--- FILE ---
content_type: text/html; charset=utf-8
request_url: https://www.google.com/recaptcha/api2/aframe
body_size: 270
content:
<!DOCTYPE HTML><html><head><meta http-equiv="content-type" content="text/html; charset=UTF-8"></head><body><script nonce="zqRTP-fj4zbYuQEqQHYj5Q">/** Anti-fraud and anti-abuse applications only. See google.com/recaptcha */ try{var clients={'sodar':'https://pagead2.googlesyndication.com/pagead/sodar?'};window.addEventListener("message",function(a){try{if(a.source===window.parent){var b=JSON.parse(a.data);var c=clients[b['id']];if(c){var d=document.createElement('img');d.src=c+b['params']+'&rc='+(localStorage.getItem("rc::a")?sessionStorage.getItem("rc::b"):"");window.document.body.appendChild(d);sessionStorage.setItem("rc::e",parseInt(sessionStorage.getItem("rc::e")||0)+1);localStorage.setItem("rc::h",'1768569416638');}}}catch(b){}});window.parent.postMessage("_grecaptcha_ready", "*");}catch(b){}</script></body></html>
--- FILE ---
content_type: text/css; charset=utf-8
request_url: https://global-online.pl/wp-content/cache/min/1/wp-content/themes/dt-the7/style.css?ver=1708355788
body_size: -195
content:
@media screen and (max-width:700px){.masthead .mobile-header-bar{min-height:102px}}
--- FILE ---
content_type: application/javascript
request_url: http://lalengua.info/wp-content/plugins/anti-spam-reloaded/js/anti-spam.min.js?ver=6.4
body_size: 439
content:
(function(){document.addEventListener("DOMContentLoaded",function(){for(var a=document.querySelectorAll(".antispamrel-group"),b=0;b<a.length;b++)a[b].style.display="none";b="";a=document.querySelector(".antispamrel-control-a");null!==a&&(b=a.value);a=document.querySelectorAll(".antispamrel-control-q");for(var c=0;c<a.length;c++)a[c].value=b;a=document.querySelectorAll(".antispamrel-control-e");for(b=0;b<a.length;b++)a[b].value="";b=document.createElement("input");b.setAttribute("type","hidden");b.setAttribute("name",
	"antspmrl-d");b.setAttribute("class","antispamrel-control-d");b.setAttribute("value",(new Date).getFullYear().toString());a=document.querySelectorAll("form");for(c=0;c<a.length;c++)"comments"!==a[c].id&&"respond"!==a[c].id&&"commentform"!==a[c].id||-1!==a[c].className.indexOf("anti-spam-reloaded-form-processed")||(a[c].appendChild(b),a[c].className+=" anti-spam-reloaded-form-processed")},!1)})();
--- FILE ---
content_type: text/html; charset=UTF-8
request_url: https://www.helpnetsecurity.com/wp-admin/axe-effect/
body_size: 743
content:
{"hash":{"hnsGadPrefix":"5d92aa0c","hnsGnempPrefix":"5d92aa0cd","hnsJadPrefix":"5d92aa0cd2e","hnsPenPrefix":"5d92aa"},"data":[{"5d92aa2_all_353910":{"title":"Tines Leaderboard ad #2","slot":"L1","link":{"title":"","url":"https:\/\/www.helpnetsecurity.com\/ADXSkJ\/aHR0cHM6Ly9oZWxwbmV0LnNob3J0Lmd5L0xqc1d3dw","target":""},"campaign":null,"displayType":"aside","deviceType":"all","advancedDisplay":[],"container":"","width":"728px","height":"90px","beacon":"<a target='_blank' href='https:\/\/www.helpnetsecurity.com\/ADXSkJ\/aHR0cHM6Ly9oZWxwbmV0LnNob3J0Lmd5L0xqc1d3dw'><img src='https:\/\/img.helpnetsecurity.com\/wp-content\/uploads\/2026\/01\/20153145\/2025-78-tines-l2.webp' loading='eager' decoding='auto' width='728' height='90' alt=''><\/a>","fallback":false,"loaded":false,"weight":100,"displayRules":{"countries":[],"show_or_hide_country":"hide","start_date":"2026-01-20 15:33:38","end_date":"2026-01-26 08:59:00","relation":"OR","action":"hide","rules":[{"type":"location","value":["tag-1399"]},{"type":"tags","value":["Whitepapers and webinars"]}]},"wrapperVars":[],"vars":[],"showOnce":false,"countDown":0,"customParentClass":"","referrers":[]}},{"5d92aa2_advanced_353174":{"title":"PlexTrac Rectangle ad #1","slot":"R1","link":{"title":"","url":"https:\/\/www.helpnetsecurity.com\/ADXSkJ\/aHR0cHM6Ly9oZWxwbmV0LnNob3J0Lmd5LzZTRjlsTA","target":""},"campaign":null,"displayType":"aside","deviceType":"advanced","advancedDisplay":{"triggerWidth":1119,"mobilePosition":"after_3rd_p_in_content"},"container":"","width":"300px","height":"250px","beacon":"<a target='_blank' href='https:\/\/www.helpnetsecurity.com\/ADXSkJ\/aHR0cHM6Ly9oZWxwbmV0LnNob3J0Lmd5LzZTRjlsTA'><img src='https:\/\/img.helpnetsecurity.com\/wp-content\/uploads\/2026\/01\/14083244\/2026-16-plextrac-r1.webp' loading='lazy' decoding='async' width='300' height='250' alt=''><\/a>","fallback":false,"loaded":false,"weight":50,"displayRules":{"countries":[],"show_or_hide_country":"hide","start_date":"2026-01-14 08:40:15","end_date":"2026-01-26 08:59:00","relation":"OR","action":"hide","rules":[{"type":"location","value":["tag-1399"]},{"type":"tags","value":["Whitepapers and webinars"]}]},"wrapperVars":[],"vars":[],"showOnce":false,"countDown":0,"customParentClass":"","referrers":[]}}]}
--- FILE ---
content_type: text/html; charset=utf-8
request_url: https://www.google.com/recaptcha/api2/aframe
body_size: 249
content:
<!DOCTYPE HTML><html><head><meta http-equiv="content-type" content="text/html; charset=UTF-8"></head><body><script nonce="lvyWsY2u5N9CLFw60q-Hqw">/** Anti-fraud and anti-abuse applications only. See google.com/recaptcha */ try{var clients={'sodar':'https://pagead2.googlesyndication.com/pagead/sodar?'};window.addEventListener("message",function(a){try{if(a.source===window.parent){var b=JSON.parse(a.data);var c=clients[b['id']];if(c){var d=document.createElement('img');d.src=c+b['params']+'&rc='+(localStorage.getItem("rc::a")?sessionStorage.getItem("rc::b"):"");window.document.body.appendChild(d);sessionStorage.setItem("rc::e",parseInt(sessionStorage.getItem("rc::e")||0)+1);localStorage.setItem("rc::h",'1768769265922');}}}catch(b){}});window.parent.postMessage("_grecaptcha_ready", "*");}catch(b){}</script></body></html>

» **Work request**
Line by line, transcribe all of the records exactly.

» **Task result**
--- FILE ---
content_type: text/html; charset=utf-8
request_url: https://www.google.com/recaptcha/api2/aframe
body_size: 270
content:
<!DOCTYPE HTML><html><head><meta http-equiv="content-type" content="text/html; charset=UTF-8"></head><body><script nonce="zqRTP-fj4zbYuQEqQHYj5Q">/** Anti-fraud and anti-abuse applications only. See google.com/recaptcha */ try{var clients={'sodar':'https://pagead2.googlesyndication.com/pagead/sodar?'};window.addEventListener("message",function(a){try{if(a.source===window.parent){var b=JSON.parse(a.data);var c=clients[b['id']];if(c){var d=document.createElement('img');d.src=c+b['params']+'&rc='+(localStorage.getItem("rc::a")?sessionStorage.getItem("rc::b"):"");window.document.body.appendChild(d);sessionStorage.setItem("rc::e",parseInt(sessionStorage.getItem("rc::e")||0)+1);localStorage.setItem("rc::h",'1768569416638');}}}catch(b){}});window.parent.postMessage("_grecaptcha_ready", "*");}catch(b){}</script></body></html>
--- FILE ---
content_type: text/css; charset=utf-8
request_url: https://global-online.pl/wp-content/cache/min/1/wp-content/themes/dt-the7/style.css?ver=1708355788
body_size: -195
content:
@media screen and (max-width:700px){.masthead .mobile-header-bar{min-height:102px}}
--- FILE ---
content_type: application/javascript
request_url: http://lalengua.info/wp-content/plugins/anti-spam-reloaded/js/anti-spam.min.js?ver=6.4
body_size: 439
content:
(function(){document.addEventListener("DOMContentLoaded",function(){for(var a=document.querySelectorAll(".antispamrel-group"),b=0;b<a.length;b++)a[b].style.display="none";b="";a=document.querySelector(".antispamrel-control-a");null!==a&&(b=a.value);a=document.querySelectorAll(".antispamrel-control-q");for(var c=0;c<a.length;c++)a[c].value=b;a=document.querySelectorAll(".antispamrel-control-e");for(b=0;b<a.length;b++)a[b].value="";b=document.createElement("input");b.setAttribute("type","hidden");b.setAttribute("name",
	"antspmrl-d");b.setAttribute("class","antispamrel-control-d");b.setAttribute("value",(new Date).getFullYear().toString());a=document.querySelectorAll("form");for(c=0;c<a.length;c++)"comments"!==a[c].id&&"respond"!==a[c].id&&"commentform"!==a[c].id||-1!==a[c].className.indexOf("anti-spam-reloaded-form-processed")||(a[c].appendChild(b),a[c].className+=" anti-spam-reloaded-form-processed")},!1)})();
--- FILE ---
content_type: text/html; charset=UTF-8
request_url: https://www.helpnetsecurity.com/wp-admin/axe-effect/
body_size: 743
content:
{"hash":{"hnsGadPrefix":"5d92aa0c","hnsGnempPrefix":"5d92aa0cd","hnsJadPrefix":"5d92aa0cd2e","hnsPenPrefix":"5d92aa"},"data":[{"5d92aa2_all_353910":{"title":"Tines Leaderboard ad #2","slot":"L1","link":{"title":"","url":"https:\/\/www.helpnetsecurity.com\/ADXSkJ\/aHR0cHM6Ly9oZWxwbmV0LnNob3J0Lmd5L0xqc1d3dw","target":""},"campaign":null,"displayType":"aside","deviceType":"all","advancedDisplay":[],"container":"","width":"728px","height":"90px","beacon":"<a target='_blank' href='https:\/\/www.helpnetsecurity.com\/ADXSkJ\/aHR0cHM6Ly9oZWxwbmV0LnNob3J0Lmd5L0xqc1d3dw'><img src='https:\/\/img.helpnetsecurity.com\/wp-content\/uploads\/2026\/01\/20153145\/2025-78-tines-l2.webp' loading='eager' decoding='auto' width='728' height='90' alt=''><\/a>","fallback":false,"loaded":false,"weight":100,"displayRules":{"countries":[],"show_or_hide_country":"hide","start_date":"2026-01-20 15:33:38","end_date":"2026-01-26 08:59:00","relation":"OR","action":"hide","rules":[{"type":"location","value":["tag-1399"]},{"type":"tags","value":["Whitepapers and webinars"]}]},"wrapperVars":[],"vars":[],"showOnce":false,"countDown":0,"customParentClass":"","referrers":[]}},{"5d92aa2_advanced_353174":{"title":"PlexTrac Rectangle ad #1","slot":"R1","link":{"title":"","url":"https:\/\/www.helpnetsecurity.com\/ADXSkJ\/aHR0cHM6Ly9oZWxwbmV0LnNob3J0Lmd5LzZTRjlsTA","target":""},"campaign":null,"displayType":"aside","deviceType":"advanced","advancedDisplay":{"triggerWidth":1119,"mobilePosition":"after_3rd_p_in_content"},"container":"","width":"300px","height":"250px","beacon":"<a target='_blank' href='https:\/\/www.helpnetsecurity.com\/ADXSkJ\/aHR0cHM6Ly9oZWxwbmV0LnNob3J0Lmd5LzZTRjlsTA'><img src='https:\/\/img.helpnetsecurity.com\/wp-content\/uploads\/2026\/01\/14083244\/2026-16-plextrac-r1.webp' loading='lazy' decoding='async' width='300' height='250' alt=''><\/a>","fallback":false,"loaded":false,"weight":50,"displayRules":{"countries":[],"show_or_hide_country":"hide","start_date":"2026-01-14 08:40:15","end_date":"2026-01-26 08:59:00","relation":"OR","action":"hide","rules":[{"type":"location","value":["tag-1399"]},{"type":"tags","value":["Whitepapers and webinars"]}]},"wrapperVars":[],"vars":[],"showOnce":false,"countDown":0,"customParentClass":"","referrers":[]}}]}
--- FILE ---
content_type: text/html; charset=utf-8
request_url: https://www.google.com/recaptcha/api2/aframe
body_size: 249
content:
<!DOCTYPE HTML><html><head><meta http-equiv="content-type" content="text/html; charset=UTF-8"></head><body><script nonce="lvyWsY2u5N9CLFw60q-Hqw">/** Anti-fraud and anti-abuse applications only. See google.com/recaptcha */ try{var clients={'sodar':'https://pagead2.googlesyndication.com/pagead/sodar?'};window.addEventListener("message",function(a){try{if(a.source===window.parent){var b=JSON.parse(a.data);var c=clients[b['id']];if(c){var d=document.createElement('img');d.src=c+b['params']+'&rc='+(localStorage.getItem("rc::a")?sessionStorage.getItem("rc::b"):"");window.document.body.appendChild(d);sessionStorage.setItem("rc::e",parseInt(sessionStorage.getItem("rc::e")||0)+1);localStorage.setItem("rc::h",'1768769265922');}}}catch(b){}});window.parent.postMessage("_grecaptcha_ready", "*");}catch(b){}</script></body></html>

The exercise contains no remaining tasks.